Selected text »
# # # # # # #
The expediency of this second process must depend on a knowledge of the result of the first. If the inequalities should be too great, the arrangement may be impracticable, without unduly increasing the debt of the United States. But it is not likely, that this would be the case. It is also to be remarked, that though this second process might not, upon the principle of apportionment, bring the thing to the point aimed at, yet it may approach so nearly to it, as to avoid essentially the embarrassment, of having considerable balances to collect from any of the states.


The whole of this arrangment to be under the superintendence of commissioners, vested with equitable discretion, and final authority.


The operation of the plan is exemplified in the schedule A.


The general principle of it seems to be equitable, for it appears difficult to conceive a good reason, why the expences for the particular defence of a part in a common war, should not be a common charge, as well as those incurred professedly for the general defence. The defence of each part is that of the whole; and unless all the expenditures are brought into a common mass, the tendency must be, to add, to the calamities suffered, by being the most exposed to the ravages of war, an increase of burthens.


This plan seems to be susceptible of no objection, which does not belong to every other, that proceeds on the idea of a final adjustment of accounts. The difficulty of settling a ratio, is common to all. This must, probably, either be sought for in the proportions of the requisitions, during the war, or in the decision of commissioners appointed with plenary power. The rule prescribed in the Constitution, with regard to representation and direct taxes, would evidently not be applicable to the situation of parties, during the period in question.
# # # # # # #
Task 1 » Translate this sentence from the passage on settling the states' war accounts into French: "The operation of the plan is exemplified in the schedule A."
Task 2 » According to the passage on settling the states' war accounts, which rule would not be applicable to the situation of the parties during the period in question?
Task 3 » Write out everything from "The whole of" down to "the schedule A." in the passage on settling the states' war accounts, swapping "superintendence" for "supervision".

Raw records
# # # # # # #
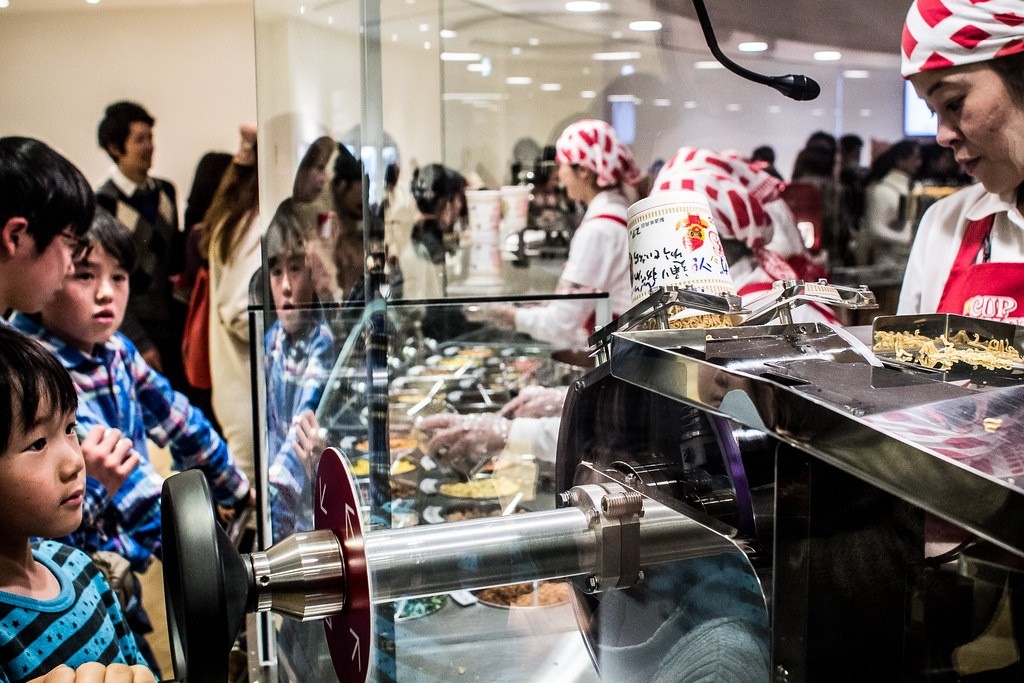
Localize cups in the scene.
[468,232,503,281]
[465,190,504,245]
[627,191,747,329]
[499,186,530,232]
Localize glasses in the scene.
[57,230,91,263]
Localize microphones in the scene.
[692,0,820,101]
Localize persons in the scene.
[0,135,141,552]
[467,118,640,346]
[0,324,166,683]
[9,202,255,683]
[892,0,1024,326]
[415,144,844,465]
[636,118,975,329]
[93,100,180,373]
[186,120,562,555]
[255,133,380,683]
[686,358,775,438]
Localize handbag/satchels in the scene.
[182,269,212,388]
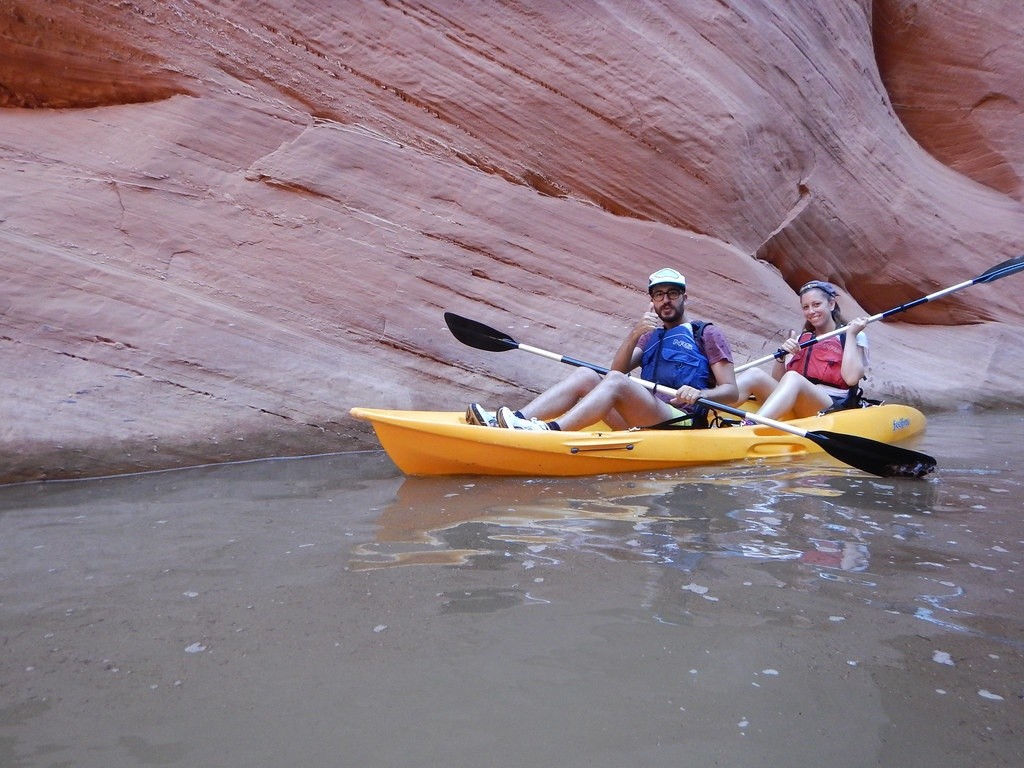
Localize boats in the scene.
[340,394,929,475]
# # # # # # #
Right answer 1 » Le fonctionnement du plan est illustré dans le tableau A.

Right answer 2 » The rule prescribed in the Constitution with regard to representation and direct taxes.

Right answer 3 »
The whole of this arrangment to be under the supervision of commissioners, vested with equitable discretion, and final authority.


The operation of the plan is exemplified in the schedule A.